Friday 30 September 2011

SIMEON AKHIREBU

Akhirebu… Stepping into new dawn
BY TAJUDEN SOWOLE
(First published in October 2007)
HE is arguably one of the few painters in his generation whose works offer hope that there would not be a vacuum in the art gallery after the exit of the ‘living masters’.
Though he is a graduate of the Auchi Polytechnic, Edo State, impressionist Simeon Akhirebu has taken the loud colour peculiarity of school's art alumni to another level. With ease, his work could be picked out from a crowd at any point in time.

Beach Activities (oil on canvas, 2007) by Simeon Akhirebu

  His debut solo, A New Dawn, which ran at the Terra Kulture, Victoria Island, Lagos on October 16 through 11, exposed an artist’s pregnant search for ideas that offer excitement beyond the ordinary.
  Quite a number of the exhibits revisit the survival syndrome, particularly in Lagos, as the artist brings some familiar characters on canvas.  In all, 26 oil paintings and six drawings, including water colour, charcoal and pencil made the show.
  From the typical mad house bus station scenery in Lagos, captured in Molue Scene, to the struggling woman, as seen in Eleja Market, and the zero-hygiene level displayed at some of these markets, depicted in In the Spirit of Commerce; the price of survival is indeed costly.
  And the ‘never give up’ spirit of the Nigerian was also celebrated in Instinct for Survival where the male character in the works supports a basket full of tomatoes with his shoulders.

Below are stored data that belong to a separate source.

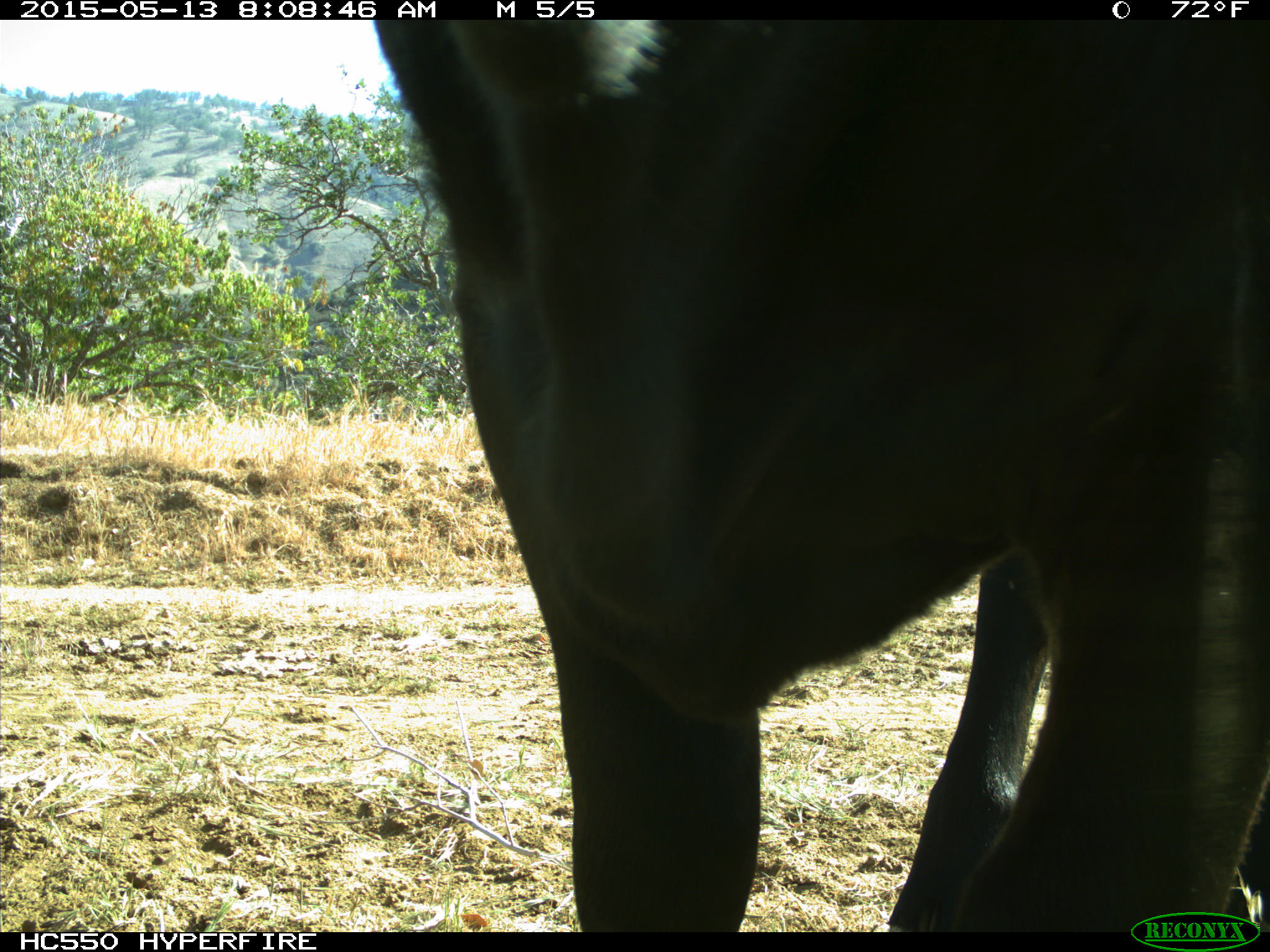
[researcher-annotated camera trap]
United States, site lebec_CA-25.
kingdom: Animalia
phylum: Chordata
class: Mammalia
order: Artiodactyla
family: Bovidae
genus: Bos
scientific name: Bos taurus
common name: domestic cow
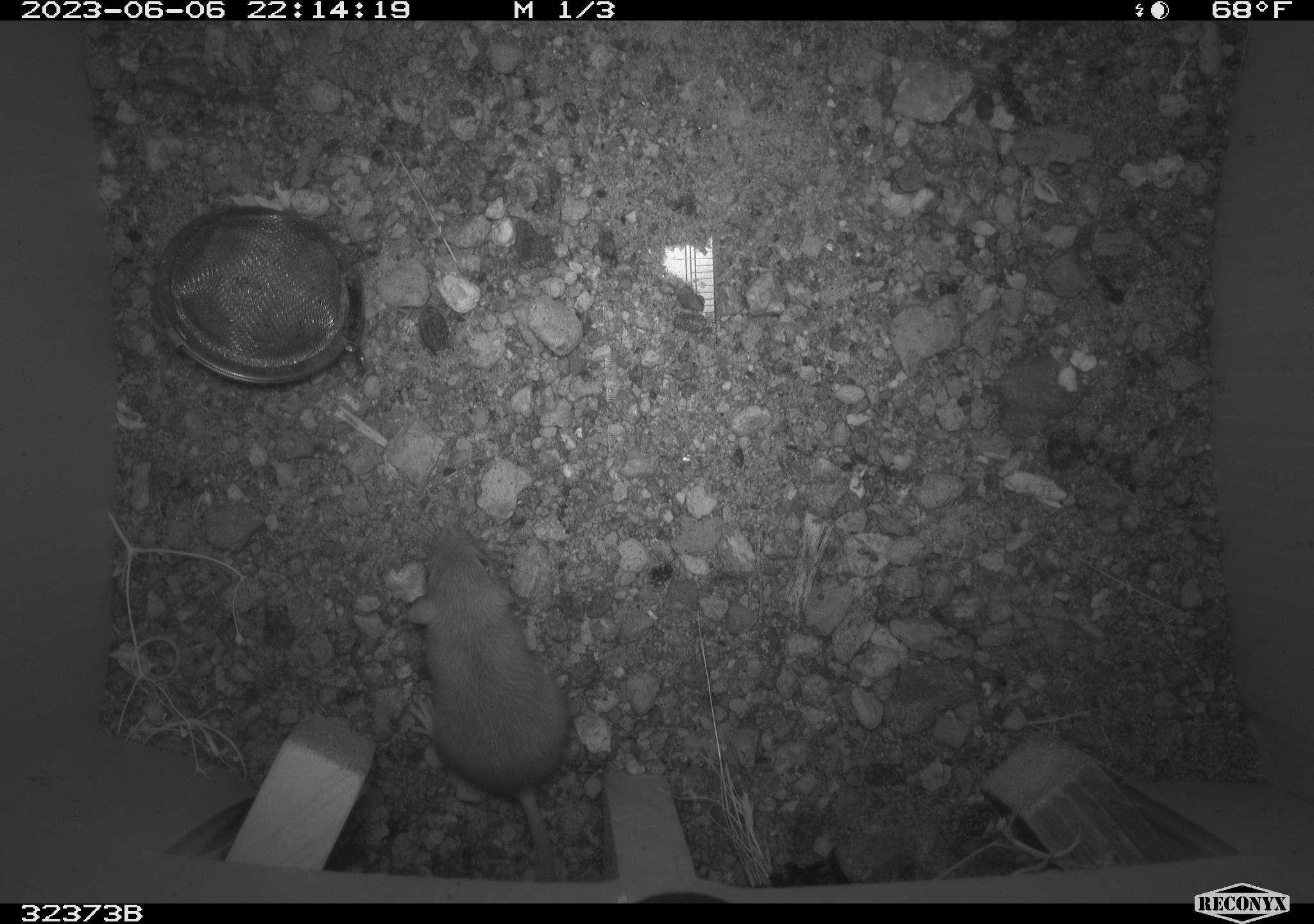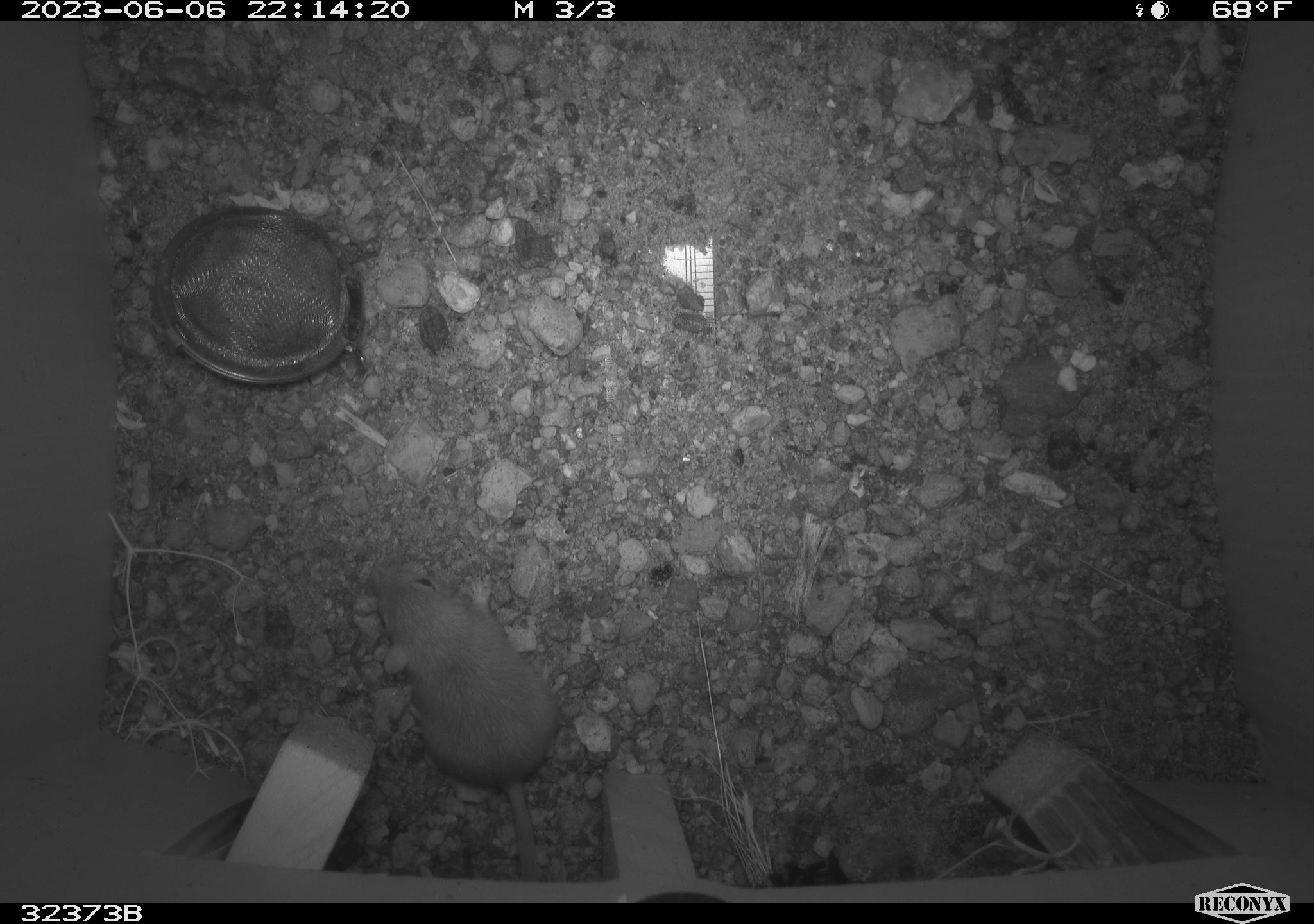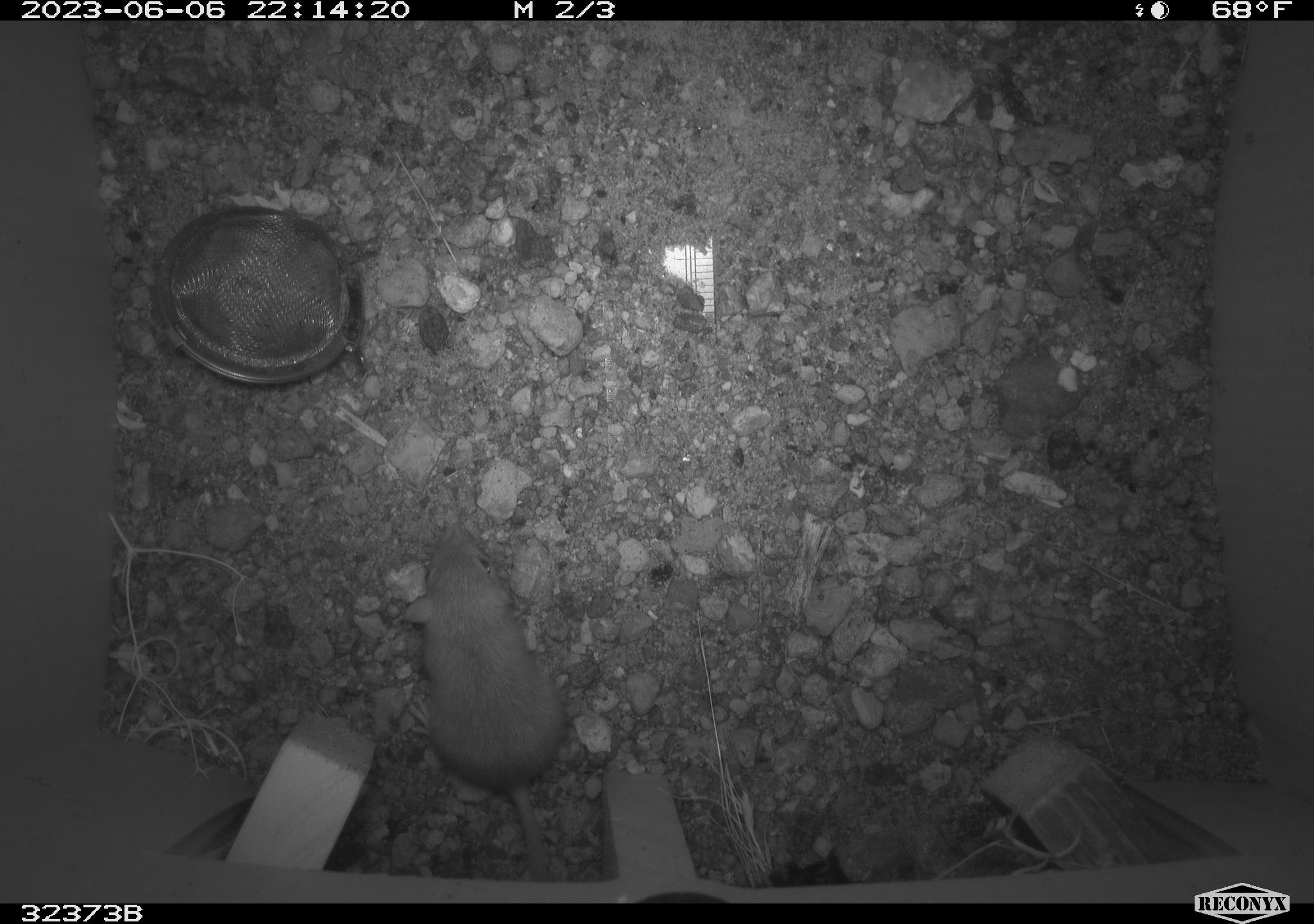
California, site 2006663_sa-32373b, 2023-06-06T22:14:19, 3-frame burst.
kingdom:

  REMEMBER that classic Jewish movie, The Ten Commandments, by Cecil B. Demille? Oh yes! That scene where Moses led the Israelites through the Red Sea comes to mind in the large-sized piece called Beach Activities. Though there is no Moses in Akhirebu’s work, and no characters trailed by Pharaoh, the flow of the crowd across the canvas is so similar to that of the aerial view shot in the movie — the spread of the people from the foreground as it thins into the distance, left of the canvas, is synonymous with an exodus. 

Eleja by Simeon Akhirebu


The blend of the sky with the sea at the horizon takes one into the wildness of the scene, just the few revelers who fool around the bank of the beach, away from that wildness indicates that there are no go areas even during leisure.
  Akhirebu, in this show, remained strong as one of those hard-line artists that throw raw primary colours at you in their loudest form. However, if you are allergic to those eye-popping colours, the artist brings a relief of sort in the monochrome, Eko in Perspective, where electricity poles and cables compete in aerial battle for space. Also in dye tones, One Wet Day in Oyingbo and Reflections, as the artist suggests that blue, scientifically, is the emitted colour of a wet day.    Again, his focus in these works are on those at the bottom of the class ladder.  
Simeon Akhirebu

    FOR Akhirebu, the outing was a debut, which explains the theme of the exhibition. It is a significant page in his career, he stresses. From this point, “a new Simeon is emerging, a rebirth,” he adds.
  He made his debut in a group show, Salon, at the Benin Club, Benin, Edo State in 1999. He had since followed up with over 10 others including Emerging Culture, Abuja and Miniature Art Fair, Lagos in 2006.